Testo proposto:
++++
Le strade più belle d'Europa

Così Stendhal definì i lastricati del centro città. Che oggi almeno in parte sopravvivono e si possono riscoprire dalle Rive alla Città Vecchia salendo sul Colle di San Giusto

TRIESTE Le pavimentazioni più belle d’Europa. Così Stendhal definì le strade di Trieste che, insieme a quelle di Milano, suscitarono l’entusiasmo dello scrittore francese. Un punto di vista oggi forse desueto ma che rivela all’osservatore curioso nuovi percorsi di scoperta e fascinazione. Questa volta con il naso all’ingiù. Prestare attenzione ai tracciati stradali, la loro gerarchia, i materiali, la tessitura, l’evoluzione nel tempo, induce a guardare la città con una consapevolezza diversa.
++++
Esercizi:
1) Rispondi alle domande seguenti sul testo dedicato alle strade di Trieste.
(a) Quale scrittore definì le pavimentazioni di Trieste le più belle d'Europa?
(b) Insieme alle strade di quale altra città quelle di Trieste suscitarono l'entusiasmo dello scrittore?
(c) Secondo il sottotitolo, lungo quale percorso si possono riscoprire i lastricati sopravvissuti?
2) Riprendi il testo sulle strade di Trieste e proseguilo a partire dalla frase che termina con "con una consapevolezza diversa".

(Domande spaziali collegate a immagini)
++++
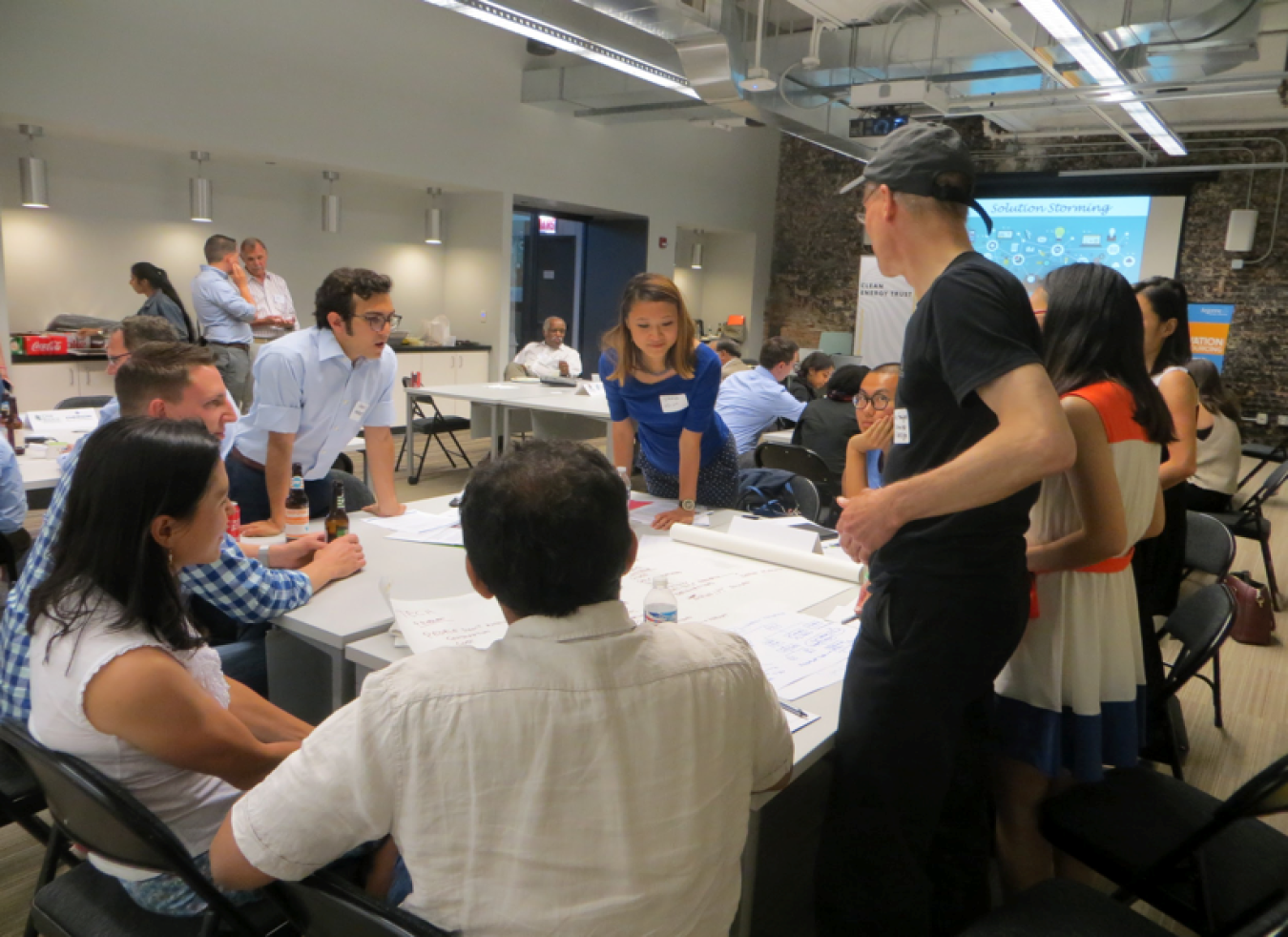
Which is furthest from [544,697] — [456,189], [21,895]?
[456,189]

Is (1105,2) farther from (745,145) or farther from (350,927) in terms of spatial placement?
(350,927)

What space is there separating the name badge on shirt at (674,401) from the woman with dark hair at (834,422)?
149 centimetres

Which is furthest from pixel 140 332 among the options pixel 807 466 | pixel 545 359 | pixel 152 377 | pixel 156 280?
pixel 545 359

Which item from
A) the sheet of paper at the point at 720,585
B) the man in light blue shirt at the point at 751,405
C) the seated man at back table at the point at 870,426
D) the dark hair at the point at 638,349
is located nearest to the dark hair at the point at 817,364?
the man in light blue shirt at the point at 751,405

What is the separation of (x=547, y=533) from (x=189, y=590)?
3.59ft

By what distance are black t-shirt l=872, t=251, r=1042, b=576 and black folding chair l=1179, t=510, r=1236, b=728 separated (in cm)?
171

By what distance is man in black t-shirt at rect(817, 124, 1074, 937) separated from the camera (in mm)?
1215

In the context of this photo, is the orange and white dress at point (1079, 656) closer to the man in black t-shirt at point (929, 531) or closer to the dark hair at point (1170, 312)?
the man in black t-shirt at point (929, 531)

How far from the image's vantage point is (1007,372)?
1.20 m

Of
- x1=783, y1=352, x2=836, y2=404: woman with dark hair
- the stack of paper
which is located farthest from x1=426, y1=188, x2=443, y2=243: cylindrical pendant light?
the stack of paper

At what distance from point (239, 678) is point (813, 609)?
1317 mm

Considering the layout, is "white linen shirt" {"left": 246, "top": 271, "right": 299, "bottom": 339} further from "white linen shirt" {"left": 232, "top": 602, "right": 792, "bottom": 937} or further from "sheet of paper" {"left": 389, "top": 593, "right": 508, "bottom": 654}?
"white linen shirt" {"left": 232, "top": 602, "right": 792, "bottom": 937}

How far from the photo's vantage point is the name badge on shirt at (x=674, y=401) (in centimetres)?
272

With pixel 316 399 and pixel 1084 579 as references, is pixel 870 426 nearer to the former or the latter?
pixel 1084 579
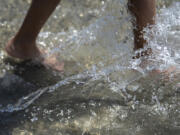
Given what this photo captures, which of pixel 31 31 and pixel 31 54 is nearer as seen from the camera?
pixel 31 31

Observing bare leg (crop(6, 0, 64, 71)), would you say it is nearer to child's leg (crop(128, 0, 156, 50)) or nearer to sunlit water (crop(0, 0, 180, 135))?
sunlit water (crop(0, 0, 180, 135))

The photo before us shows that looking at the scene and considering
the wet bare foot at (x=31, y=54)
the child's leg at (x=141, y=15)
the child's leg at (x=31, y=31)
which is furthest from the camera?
the wet bare foot at (x=31, y=54)

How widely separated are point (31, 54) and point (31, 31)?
0.62ft

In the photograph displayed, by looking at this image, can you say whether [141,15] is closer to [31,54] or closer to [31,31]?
[31,31]

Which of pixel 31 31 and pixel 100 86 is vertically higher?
pixel 31 31

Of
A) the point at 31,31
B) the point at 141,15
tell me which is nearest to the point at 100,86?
the point at 141,15

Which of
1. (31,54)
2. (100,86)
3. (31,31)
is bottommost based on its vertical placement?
(100,86)

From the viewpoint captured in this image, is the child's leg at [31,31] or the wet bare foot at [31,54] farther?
the wet bare foot at [31,54]

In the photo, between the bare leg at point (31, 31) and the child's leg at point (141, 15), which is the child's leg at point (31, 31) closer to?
the bare leg at point (31, 31)

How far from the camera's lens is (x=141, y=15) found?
1669 millimetres

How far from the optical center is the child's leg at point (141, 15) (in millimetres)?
1642

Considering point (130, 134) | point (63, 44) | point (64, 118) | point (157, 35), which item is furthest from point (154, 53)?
point (63, 44)

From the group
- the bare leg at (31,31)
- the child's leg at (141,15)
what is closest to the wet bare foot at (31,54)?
the bare leg at (31,31)

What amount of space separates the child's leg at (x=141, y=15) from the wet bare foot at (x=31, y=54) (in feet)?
2.20
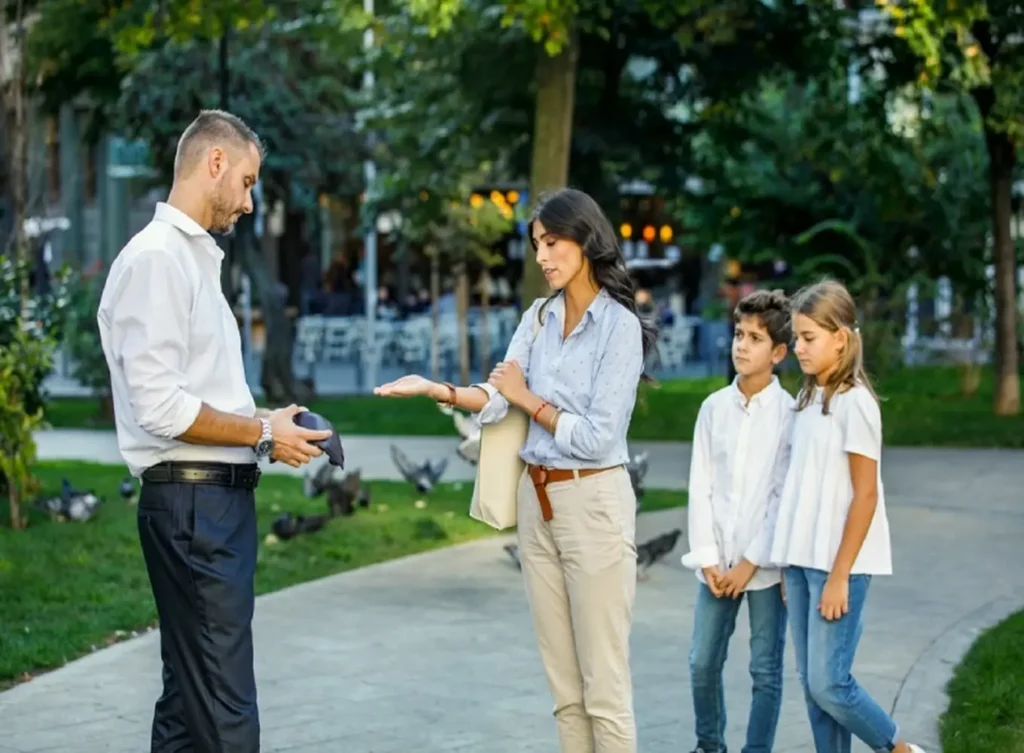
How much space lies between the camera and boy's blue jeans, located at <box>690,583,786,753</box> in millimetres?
5832

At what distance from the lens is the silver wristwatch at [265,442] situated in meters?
4.70

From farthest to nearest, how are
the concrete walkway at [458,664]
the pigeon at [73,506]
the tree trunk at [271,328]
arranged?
the tree trunk at [271,328] → the pigeon at [73,506] → the concrete walkway at [458,664]

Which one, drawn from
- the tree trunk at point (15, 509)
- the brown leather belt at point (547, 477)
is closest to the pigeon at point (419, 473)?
the tree trunk at point (15, 509)

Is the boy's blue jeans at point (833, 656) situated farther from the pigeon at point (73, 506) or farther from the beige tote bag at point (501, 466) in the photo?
the pigeon at point (73, 506)

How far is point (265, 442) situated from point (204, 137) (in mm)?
798

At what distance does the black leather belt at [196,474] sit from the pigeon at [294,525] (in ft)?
21.5

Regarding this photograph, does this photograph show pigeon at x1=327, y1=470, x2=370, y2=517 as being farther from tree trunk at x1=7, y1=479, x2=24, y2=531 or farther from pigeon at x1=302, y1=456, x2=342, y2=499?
tree trunk at x1=7, y1=479, x2=24, y2=531

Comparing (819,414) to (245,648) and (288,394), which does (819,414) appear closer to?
(245,648)

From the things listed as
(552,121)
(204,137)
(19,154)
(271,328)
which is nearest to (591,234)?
(204,137)

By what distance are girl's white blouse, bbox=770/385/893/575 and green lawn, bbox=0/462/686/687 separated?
358 cm

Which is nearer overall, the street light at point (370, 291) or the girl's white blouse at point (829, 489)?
the girl's white blouse at point (829, 489)

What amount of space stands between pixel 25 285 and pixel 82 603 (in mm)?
4086

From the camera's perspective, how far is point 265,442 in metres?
4.71

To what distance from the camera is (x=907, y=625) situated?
8.82m
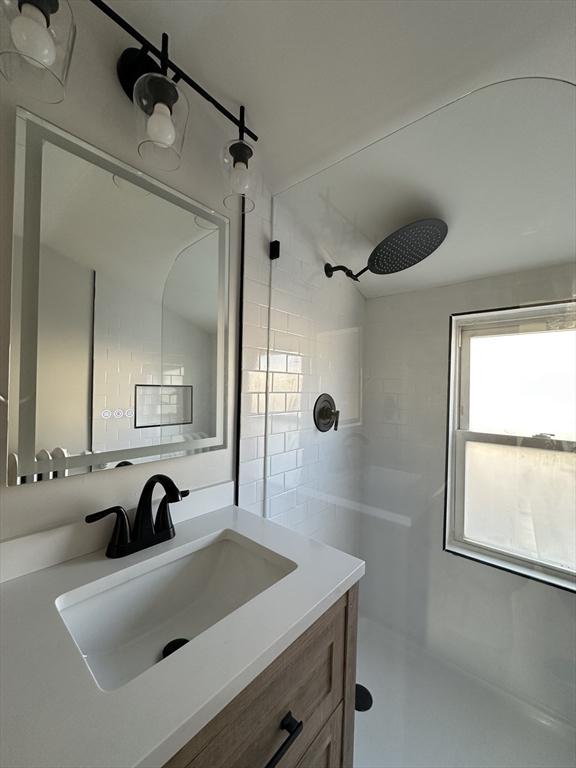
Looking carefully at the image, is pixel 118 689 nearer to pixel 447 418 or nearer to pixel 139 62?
pixel 139 62

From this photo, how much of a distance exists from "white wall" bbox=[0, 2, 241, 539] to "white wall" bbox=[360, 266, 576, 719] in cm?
106

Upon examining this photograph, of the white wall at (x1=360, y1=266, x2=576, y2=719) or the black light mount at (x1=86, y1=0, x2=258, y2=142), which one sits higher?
the black light mount at (x1=86, y1=0, x2=258, y2=142)

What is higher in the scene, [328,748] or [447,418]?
[447,418]

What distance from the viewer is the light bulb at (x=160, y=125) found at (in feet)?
2.51

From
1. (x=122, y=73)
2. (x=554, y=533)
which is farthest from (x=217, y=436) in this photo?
(x=554, y=533)

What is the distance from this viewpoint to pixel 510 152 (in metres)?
1.05

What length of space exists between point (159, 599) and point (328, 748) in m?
0.52

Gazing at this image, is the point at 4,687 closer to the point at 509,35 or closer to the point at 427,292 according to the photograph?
the point at 509,35

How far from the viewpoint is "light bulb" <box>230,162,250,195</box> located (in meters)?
0.96

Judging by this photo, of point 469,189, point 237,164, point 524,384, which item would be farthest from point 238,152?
point 524,384

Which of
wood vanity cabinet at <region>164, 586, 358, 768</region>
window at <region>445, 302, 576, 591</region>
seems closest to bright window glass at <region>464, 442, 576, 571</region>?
window at <region>445, 302, 576, 591</region>

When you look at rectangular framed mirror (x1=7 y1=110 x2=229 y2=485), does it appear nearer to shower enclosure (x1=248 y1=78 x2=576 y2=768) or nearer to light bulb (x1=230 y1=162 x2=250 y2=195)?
light bulb (x1=230 y1=162 x2=250 y2=195)

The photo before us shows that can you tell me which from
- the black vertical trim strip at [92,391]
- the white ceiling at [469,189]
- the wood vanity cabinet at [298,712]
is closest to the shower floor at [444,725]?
the wood vanity cabinet at [298,712]

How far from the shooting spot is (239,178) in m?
0.96
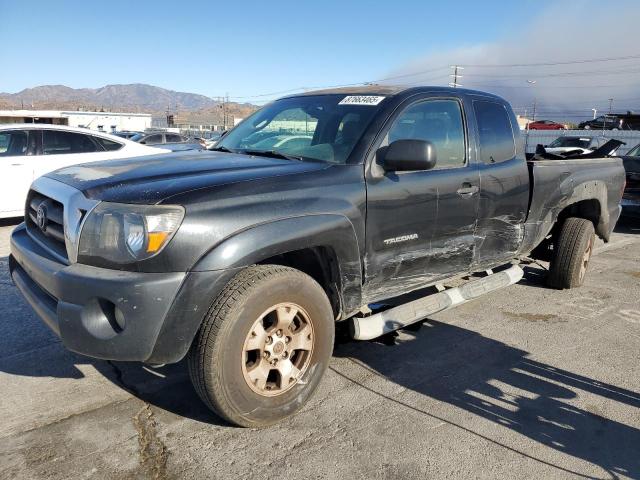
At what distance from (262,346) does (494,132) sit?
275 cm

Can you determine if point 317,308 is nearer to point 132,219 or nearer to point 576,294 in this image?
point 132,219

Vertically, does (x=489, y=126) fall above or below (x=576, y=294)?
above

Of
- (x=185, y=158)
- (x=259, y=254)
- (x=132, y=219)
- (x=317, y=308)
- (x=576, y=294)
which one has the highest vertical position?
(x=185, y=158)

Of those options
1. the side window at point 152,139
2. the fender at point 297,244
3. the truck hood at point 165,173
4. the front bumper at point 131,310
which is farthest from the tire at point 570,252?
the side window at point 152,139

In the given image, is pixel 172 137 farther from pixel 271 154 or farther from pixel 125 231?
pixel 125 231

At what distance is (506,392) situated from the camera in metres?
3.51

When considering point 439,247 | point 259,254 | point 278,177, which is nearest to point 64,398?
point 259,254

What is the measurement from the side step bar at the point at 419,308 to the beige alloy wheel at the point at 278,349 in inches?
19.0

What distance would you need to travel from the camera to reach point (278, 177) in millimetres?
3018

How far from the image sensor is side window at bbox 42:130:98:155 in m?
8.51

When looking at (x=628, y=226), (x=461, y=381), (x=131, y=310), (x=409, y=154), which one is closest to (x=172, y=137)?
(x=628, y=226)

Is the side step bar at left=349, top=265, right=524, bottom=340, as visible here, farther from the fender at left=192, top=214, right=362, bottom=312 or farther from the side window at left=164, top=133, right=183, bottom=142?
the side window at left=164, top=133, right=183, bottom=142

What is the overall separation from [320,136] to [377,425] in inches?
74.5

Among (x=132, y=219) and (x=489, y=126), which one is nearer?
(x=132, y=219)
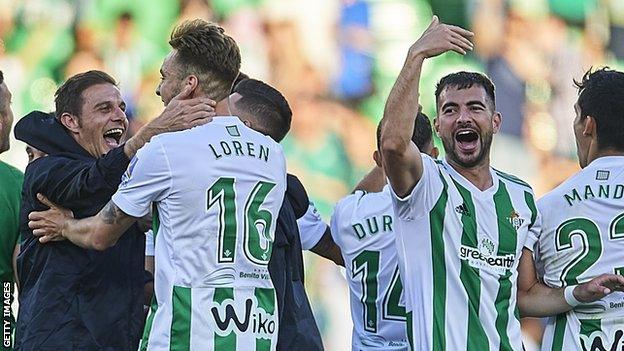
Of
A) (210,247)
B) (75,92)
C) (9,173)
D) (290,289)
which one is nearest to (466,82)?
(290,289)

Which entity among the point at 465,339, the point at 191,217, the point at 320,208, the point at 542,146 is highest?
the point at 542,146

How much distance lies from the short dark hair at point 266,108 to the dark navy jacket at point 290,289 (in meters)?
0.37

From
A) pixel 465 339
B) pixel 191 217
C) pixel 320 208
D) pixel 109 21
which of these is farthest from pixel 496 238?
pixel 109 21

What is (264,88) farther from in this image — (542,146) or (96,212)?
(542,146)

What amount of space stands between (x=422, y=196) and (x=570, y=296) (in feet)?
2.76

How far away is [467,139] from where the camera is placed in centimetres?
550

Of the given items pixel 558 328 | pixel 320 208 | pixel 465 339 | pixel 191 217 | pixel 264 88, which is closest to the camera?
pixel 191 217

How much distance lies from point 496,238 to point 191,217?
1.38 meters

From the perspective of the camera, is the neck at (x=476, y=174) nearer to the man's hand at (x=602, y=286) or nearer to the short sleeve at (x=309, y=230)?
the man's hand at (x=602, y=286)

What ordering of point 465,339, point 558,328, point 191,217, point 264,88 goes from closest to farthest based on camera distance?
point 191,217 < point 465,339 < point 558,328 < point 264,88

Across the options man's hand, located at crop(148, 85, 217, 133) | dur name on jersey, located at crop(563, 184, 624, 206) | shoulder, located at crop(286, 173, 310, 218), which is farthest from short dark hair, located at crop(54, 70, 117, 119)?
dur name on jersey, located at crop(563, 184, 624, 206)

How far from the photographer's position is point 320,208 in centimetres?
1145

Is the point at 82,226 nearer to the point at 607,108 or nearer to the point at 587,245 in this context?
the point at 587,245

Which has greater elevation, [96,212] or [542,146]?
[542,146]
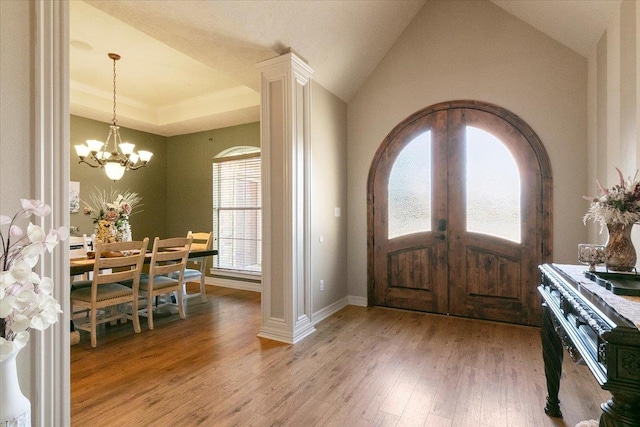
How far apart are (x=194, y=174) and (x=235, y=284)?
2.32m

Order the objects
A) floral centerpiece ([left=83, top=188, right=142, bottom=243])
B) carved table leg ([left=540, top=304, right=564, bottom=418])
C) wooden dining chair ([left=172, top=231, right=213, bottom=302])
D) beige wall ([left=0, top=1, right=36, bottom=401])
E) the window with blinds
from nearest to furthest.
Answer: beige wall ([left=0, top=1, right=36, bottom=401]), carved table leg ([left=540, top=304, right=564, bottom=418]), floral centerpiece ([left=83, top=188, right=142, bottom=243]), wooden dining chair ([left=172, top=231, right=213, bottom=302]), the window with blinds

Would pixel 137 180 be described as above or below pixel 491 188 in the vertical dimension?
above

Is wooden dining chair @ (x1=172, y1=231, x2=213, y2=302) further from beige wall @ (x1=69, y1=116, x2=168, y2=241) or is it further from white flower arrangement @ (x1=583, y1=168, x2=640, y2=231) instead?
white flower arrangement @ (x1=583, y1=168, x2=640, y2=231)

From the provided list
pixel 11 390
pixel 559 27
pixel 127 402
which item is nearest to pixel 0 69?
pixel 11 390

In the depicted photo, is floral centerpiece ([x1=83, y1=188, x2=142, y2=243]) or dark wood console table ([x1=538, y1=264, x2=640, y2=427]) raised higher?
floral centerpiece ([x1=83, y1=188, x2=142, y2=243])

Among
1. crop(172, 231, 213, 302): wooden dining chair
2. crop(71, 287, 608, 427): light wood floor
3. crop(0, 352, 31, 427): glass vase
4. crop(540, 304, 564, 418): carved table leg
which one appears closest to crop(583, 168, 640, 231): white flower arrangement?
crop(540, 304, 564, 418): carved table leg

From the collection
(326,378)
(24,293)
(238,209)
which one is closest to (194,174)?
(238,209)

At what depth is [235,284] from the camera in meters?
5.60

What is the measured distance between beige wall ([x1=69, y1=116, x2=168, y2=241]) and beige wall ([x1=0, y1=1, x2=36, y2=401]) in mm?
4385

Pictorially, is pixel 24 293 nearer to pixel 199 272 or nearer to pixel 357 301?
pixel 199 272

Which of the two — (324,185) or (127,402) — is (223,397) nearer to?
(127,402)

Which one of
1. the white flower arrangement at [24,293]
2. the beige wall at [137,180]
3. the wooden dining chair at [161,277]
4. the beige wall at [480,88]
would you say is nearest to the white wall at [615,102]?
the beige wall at [480,88]

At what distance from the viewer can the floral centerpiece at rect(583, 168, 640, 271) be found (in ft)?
5.29

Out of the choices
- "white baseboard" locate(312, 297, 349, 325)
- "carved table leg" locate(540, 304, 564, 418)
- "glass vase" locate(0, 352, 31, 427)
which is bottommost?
"white baseboard" locate(312, 297, 349, 325)
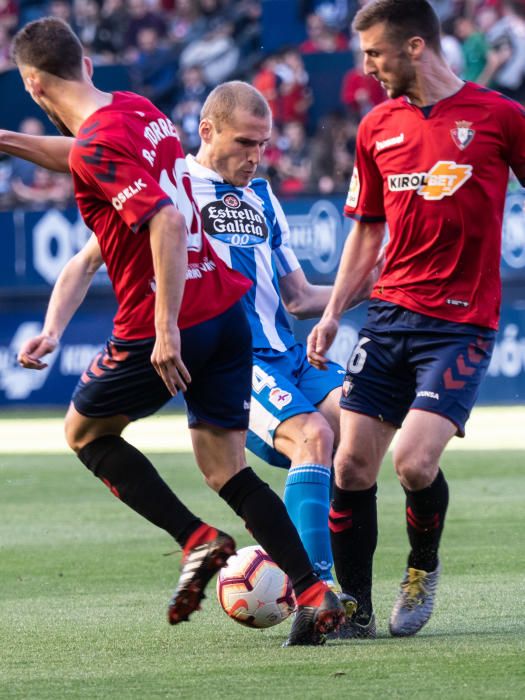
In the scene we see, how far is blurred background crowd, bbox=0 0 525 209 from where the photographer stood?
1875cm

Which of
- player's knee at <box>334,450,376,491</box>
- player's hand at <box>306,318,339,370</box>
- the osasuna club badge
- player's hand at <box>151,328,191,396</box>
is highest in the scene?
the osasuna club badge

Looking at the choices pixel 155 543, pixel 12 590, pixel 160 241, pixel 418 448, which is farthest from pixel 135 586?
pixel 160 241

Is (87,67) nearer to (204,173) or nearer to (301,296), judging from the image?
(204,173)

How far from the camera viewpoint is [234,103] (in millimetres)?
5992

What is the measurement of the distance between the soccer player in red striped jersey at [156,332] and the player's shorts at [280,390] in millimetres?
637

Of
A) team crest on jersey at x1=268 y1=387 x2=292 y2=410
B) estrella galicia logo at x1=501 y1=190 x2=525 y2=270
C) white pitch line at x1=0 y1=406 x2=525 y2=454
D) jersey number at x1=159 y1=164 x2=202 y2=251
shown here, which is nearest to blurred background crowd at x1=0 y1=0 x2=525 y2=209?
estrella galicia logo at x1=501 y1=190 x2=525 y2=270

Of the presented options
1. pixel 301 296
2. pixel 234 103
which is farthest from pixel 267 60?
pixel 234 103

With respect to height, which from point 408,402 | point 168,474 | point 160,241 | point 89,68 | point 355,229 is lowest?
point 168,474

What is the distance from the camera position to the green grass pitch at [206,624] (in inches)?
172

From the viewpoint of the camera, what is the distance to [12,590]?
6.84 meters

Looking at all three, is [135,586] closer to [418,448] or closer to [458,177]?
[418,448]

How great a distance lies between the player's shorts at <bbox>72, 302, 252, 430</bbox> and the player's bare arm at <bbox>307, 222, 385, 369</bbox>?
471 millimetres

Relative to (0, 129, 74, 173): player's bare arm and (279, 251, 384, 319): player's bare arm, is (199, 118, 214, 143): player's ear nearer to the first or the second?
(279, 251, 384, 319): player's bare arm

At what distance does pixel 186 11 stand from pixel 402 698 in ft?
66.5
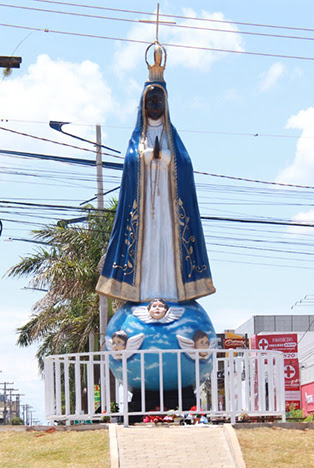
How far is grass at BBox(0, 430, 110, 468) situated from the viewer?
12.8 m

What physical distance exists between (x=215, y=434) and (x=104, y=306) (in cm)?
1431

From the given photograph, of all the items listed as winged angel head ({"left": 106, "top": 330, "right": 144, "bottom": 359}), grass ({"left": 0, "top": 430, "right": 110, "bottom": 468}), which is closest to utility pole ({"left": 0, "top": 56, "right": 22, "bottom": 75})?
winged angel head ({"left": 106, "top": 330, "right": 144, "bottom": 359})

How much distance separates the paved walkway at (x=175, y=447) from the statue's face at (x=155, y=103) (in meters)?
5.95

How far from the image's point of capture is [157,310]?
16.2m

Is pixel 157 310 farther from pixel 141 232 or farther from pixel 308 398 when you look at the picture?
pixel 308 398

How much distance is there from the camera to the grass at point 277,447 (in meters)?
12.7

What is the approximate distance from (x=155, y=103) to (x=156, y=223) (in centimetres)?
217

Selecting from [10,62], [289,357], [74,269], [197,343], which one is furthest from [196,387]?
[289,357]

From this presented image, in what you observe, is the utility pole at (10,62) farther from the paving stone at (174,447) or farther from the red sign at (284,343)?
the red sign at (284,343)

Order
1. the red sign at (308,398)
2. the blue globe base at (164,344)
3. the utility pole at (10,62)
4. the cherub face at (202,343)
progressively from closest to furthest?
the blue globe base at (164,344) → the cherub face at (202,343) → the utility pole at (10,62) → the red sign at (308,398)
++++
Soluzioni attese:
1)
(a) Stendhal.
(b) Milano.
(c) Dalle Rive alla Città Vecchia, salendo sul Colle di San Giusto.

2)
“Strade larghe e dritte, in gran parte con incroci ad angolo retto, lastricate con larghe pietre, alcune della quali superano il metro”, racconta nel 1826 lo scrittore e viaggiatore rumeno Dinucu Golescu di Trieste: “Non non sono così ornate soltando cinque o dieci strade, ma tutte nell’intera città. Gli stranieri passano buona parte del tempo su questi crocicchi perché di lì possono scorgere la bellezza delle vie in quattro direzioni, le facciate delle case, le numerose navi ormeggiate alla riva, i colli con giardini e vigneti”. 
 
Dalle Rive alla Città Vecchia, salendo sul Colle di San Giusto, si colgono le diverse sopravvivenze. Un racconto consegnatoci da Andrea Benedetti e Giancarlo Vieceli in un approfondito, rigoroso e appassionato saggio intitolato “Le pavimentazioni storiche di Trieste” (Il Poligrafo, 2017).
 
Cosa più della strada è soggetta del logorio, delle diverse esigenze di spostamento di individui e di veicoli, delle trasformazioni socio-economiche? Trieste nel XVIII secolo esplose letteralmente, abbattendo le mura che chiudevano la città e ridisegnando la pianta urbana inseguendo per la parte nuova, il Borgo Teresiano, il modello delle città anseatiche votato al commercio, avvalendosi di appositi organi di controllo creati dal governo asburgico.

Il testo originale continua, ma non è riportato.